Put the lines of the records below into a numbered list, beginning at the line that contains "At what distance are" and continuing through the last line of the records. Leave out blank lines.

(Some records)
'''

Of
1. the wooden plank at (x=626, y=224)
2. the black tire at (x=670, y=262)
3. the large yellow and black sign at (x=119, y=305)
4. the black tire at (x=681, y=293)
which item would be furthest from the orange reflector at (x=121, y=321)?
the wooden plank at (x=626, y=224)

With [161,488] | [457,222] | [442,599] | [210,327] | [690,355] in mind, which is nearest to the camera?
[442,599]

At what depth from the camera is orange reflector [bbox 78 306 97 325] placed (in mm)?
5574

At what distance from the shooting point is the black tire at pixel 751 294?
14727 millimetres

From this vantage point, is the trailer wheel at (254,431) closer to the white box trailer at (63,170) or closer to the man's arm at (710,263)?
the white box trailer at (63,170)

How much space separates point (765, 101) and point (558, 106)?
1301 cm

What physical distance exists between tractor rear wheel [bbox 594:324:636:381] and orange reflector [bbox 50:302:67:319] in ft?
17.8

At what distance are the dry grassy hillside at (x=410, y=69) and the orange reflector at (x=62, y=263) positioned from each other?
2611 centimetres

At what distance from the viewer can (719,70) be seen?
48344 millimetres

'''

:: EXERCISE OUTPUT ::
1. At what distance are the dry grassy hillside at (x=410, y=69) and the orange reflector at (x=62, y=263) positioned from each other?
2. 2611 centimetres
3. At what distance from the viewer can (719,70) be seen?
4. 48344 millimetres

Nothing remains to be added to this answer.